NEHRU AND EISENHOWER
WHETHER or not Mr. Nehru's visit to Washington marks a high spot in the attempt by the US to woo the un- committed Afro-Asian States, it is certainly true that no one would have thought of a rapprochement between India and America some months ago. But now the shadows cast by Formosa and Viet Nam have been lost in the glare from the direction of Suez, and New Delhi and Washington have un- expectedly found themselves pulling in the same direction at the coat-tails of the British and French Governments.

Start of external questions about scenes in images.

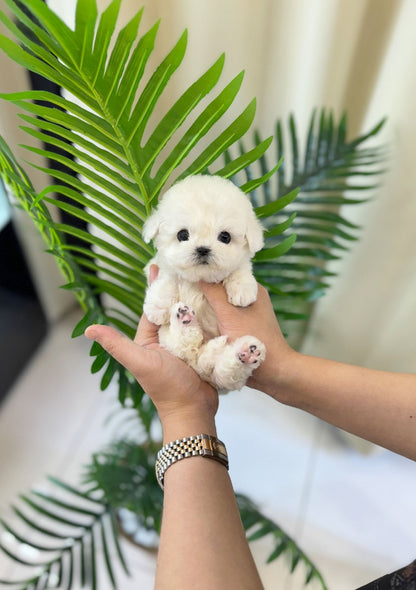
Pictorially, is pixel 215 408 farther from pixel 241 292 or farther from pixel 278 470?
pixel 278 470

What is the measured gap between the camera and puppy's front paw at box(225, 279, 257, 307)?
25.0 inches

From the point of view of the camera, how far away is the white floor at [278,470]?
128 cm

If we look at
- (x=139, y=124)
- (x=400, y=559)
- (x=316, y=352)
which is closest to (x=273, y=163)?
(x=139, y=124)

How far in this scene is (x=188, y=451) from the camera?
0.62 metres

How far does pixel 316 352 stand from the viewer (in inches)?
60.0

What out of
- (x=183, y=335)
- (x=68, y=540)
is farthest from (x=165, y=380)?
(x=68, y=540)

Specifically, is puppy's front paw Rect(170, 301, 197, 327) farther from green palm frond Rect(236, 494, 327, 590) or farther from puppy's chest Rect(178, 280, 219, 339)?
green palm frond Rect(236, 494, 327, 590)

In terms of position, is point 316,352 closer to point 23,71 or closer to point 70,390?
point 70,390

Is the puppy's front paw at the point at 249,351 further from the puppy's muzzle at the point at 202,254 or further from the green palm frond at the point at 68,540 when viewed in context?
the green palm frond at the point at 68,540

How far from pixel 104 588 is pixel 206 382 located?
3.09 feet

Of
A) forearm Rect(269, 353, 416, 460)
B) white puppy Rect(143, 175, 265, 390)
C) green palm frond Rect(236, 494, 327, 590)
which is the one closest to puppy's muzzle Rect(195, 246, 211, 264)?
white puppy Rect(143, 175, 265, 390)

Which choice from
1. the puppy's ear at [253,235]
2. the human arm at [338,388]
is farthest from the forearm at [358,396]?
the puppy's ear at [253,235]

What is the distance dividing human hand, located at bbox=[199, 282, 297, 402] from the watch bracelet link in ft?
0.46

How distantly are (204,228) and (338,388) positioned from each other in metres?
0.36
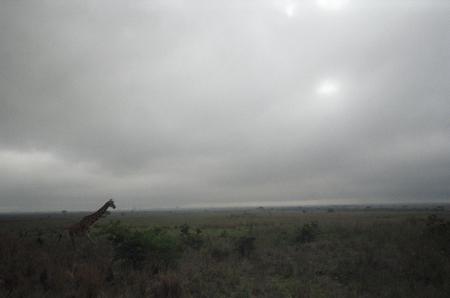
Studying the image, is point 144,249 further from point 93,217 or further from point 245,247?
point 93,217

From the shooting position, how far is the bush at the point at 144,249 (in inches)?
540

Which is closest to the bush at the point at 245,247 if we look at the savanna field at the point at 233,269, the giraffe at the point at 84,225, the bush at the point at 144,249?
the savanna field at the point at 233,269

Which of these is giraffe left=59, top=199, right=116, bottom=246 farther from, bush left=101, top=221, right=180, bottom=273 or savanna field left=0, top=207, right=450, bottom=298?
bush left=101, top=221, right=180, bottom=273

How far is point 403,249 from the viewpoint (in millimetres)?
15734

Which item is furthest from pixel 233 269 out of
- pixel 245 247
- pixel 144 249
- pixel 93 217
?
pixel 93 217

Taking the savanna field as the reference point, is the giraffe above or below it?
above

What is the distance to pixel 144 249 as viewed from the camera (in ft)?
45.3

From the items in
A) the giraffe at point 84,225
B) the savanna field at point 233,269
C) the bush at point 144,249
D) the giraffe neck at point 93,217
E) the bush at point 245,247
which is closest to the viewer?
the savanna field at point 233,269

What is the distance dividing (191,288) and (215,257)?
5.90 m

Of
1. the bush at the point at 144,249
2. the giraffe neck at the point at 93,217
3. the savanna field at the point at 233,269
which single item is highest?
the giraffe neck at the point at 93,217

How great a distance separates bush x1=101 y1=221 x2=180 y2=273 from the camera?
45.0 ft

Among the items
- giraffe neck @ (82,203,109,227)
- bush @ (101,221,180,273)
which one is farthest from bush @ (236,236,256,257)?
giraffe neck @ (82,203,109,227)

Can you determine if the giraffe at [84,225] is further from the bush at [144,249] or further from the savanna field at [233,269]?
the bush at [144,249]

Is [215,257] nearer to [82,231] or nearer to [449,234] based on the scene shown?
[82,231]
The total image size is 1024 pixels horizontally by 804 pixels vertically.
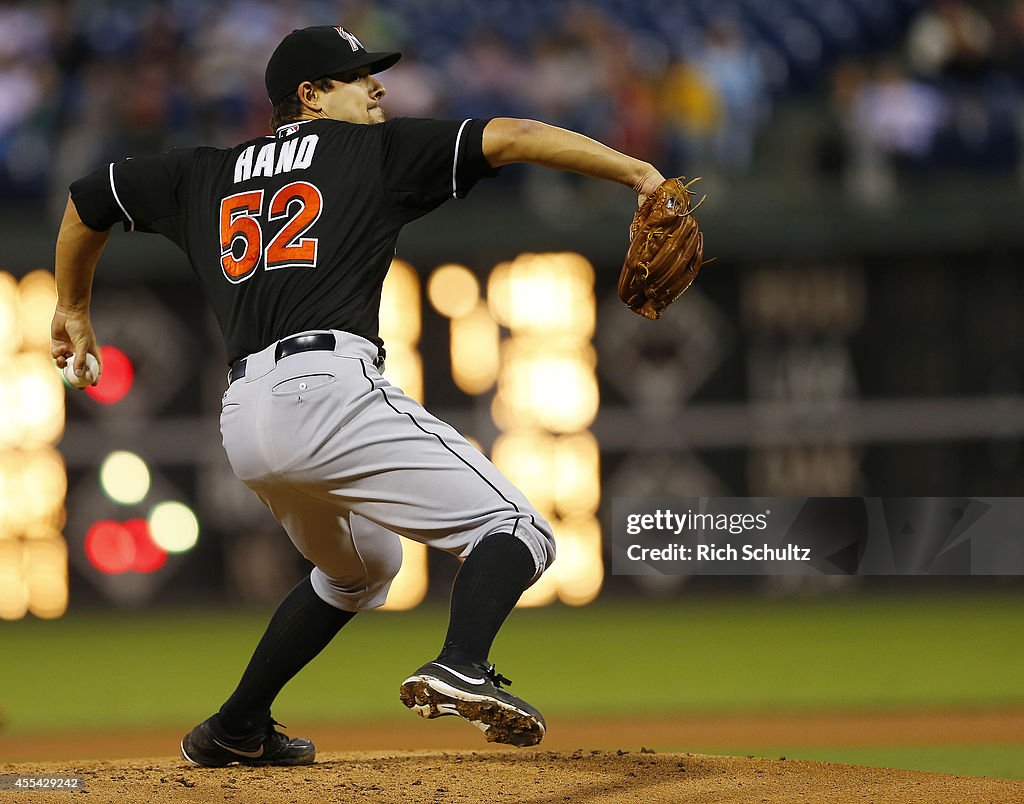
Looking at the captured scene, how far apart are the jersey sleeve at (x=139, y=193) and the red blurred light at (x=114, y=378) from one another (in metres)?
5.89

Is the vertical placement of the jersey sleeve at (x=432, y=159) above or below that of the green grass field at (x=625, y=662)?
above

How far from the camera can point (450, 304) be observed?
9391mm

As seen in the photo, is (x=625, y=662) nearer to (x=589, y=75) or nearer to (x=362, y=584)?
(x=589, y=75)

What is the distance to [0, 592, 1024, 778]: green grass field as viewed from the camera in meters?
6.71

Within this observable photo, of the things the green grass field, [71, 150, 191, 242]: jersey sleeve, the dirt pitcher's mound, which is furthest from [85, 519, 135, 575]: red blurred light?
[71, 150, 191, 242]: jersey sleeve

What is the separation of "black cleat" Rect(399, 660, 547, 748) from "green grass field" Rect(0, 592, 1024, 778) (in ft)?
7.29

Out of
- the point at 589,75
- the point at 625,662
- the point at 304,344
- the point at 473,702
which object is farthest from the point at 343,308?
the point at 589,75

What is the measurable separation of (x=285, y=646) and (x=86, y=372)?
0.86m

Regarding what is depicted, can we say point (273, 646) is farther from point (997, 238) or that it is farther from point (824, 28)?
point (824, 28)

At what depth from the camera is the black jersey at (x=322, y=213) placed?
3.38m

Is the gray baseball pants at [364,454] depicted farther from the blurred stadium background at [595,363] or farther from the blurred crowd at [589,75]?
the blurred crowd at [589,75]

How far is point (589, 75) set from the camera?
1070cm

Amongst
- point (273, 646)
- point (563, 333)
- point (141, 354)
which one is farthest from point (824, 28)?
point (273, 646)

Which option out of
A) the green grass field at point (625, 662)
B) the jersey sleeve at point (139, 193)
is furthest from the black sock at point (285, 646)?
the green grass field at point (625, 662)
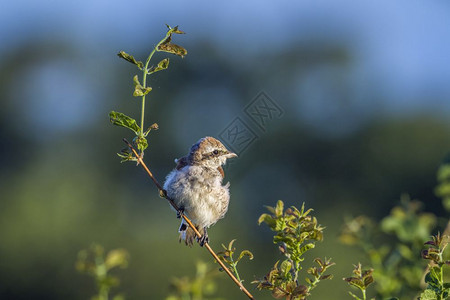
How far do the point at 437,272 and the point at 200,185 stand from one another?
3.35 metres

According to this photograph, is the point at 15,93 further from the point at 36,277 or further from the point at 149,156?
the point at 36,277

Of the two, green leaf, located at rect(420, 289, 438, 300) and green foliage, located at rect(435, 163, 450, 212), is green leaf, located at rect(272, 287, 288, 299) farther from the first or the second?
green foliage, located at rect(435, 163, 450, 212)

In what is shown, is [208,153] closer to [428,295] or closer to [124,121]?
[124,121]

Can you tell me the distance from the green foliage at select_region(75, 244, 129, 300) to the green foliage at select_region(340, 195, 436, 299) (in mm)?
1217

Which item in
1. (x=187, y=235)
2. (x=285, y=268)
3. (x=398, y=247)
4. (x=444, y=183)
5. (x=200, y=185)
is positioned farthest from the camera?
(x=187, y=235)

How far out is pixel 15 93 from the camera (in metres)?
40.0

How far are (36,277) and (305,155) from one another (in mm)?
15644

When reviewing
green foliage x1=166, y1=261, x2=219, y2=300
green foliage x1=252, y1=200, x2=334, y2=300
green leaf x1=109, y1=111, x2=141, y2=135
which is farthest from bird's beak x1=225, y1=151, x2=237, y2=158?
green foliage x1=252, y1=200, x2=334, y2=300

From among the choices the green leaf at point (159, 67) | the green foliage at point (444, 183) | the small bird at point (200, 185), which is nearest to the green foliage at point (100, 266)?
the green leaf at point (159, 67)

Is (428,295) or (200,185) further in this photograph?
(200,185)

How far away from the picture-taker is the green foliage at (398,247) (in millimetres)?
3152

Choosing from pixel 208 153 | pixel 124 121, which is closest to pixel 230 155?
pixel 208 153

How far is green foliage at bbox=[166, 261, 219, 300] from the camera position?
3213 millimetres

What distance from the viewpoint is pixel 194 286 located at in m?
3.21
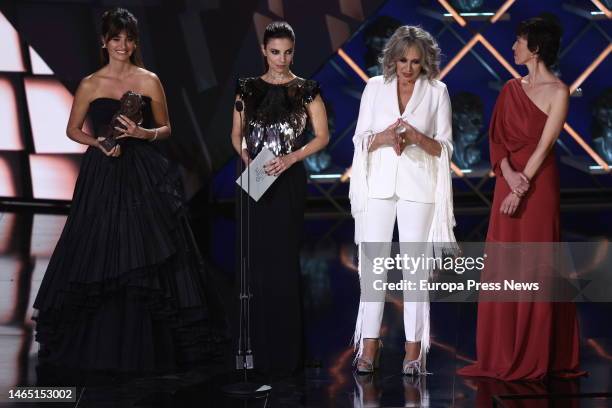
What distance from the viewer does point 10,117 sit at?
9023 millimetres

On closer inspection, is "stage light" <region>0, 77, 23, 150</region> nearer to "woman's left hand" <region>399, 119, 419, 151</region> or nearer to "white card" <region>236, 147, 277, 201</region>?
"white card" <region>236, 147, 277, 201</region>

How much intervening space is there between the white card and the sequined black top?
68 mm

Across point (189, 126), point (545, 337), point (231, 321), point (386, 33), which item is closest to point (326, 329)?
point (231, 321)

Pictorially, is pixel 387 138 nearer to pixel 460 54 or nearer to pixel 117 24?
pixel 117 24

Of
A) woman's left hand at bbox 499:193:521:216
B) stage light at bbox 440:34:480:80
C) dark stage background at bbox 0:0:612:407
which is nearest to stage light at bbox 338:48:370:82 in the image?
dark stage background at bbox 0:0:612:407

However, as Mr. James Reston has remarked in the New York Times, less may come out of this meeting than was expected. Meetings at the summit have traditionally been surrounded by such a cloud of vague good will that they have tended to look like an advertisement for Paramount, but no amount of hand-shaking can conceal the fact that, on the basic problem of the world today, American and Indian points of view are wide apart. That basic problem is one of the future behaviour and evolution of the Soviet Union. For America Communism is a threat and the Soviet system of government morally corrupt. For India neither of these things is true, and the difference of interpretation could be seen at work over Hungary. China, indeed, may appear as a menace from New Delhi and Washington, but views on how to deal with possible Chinese expansion into South-East Asia differ. In the event of any move on the part of either Russia or China India and America would part company as to what to do about it, united though they might be on principles. The alarm that has been expressed by some Conservatives as to the possibility of America turning away from her Western allies in favour of the Bandung Powers is hardly justified. No permanent swop is possible, and the question would never have arisen if it had not been for our treatment of the Americans over Suez.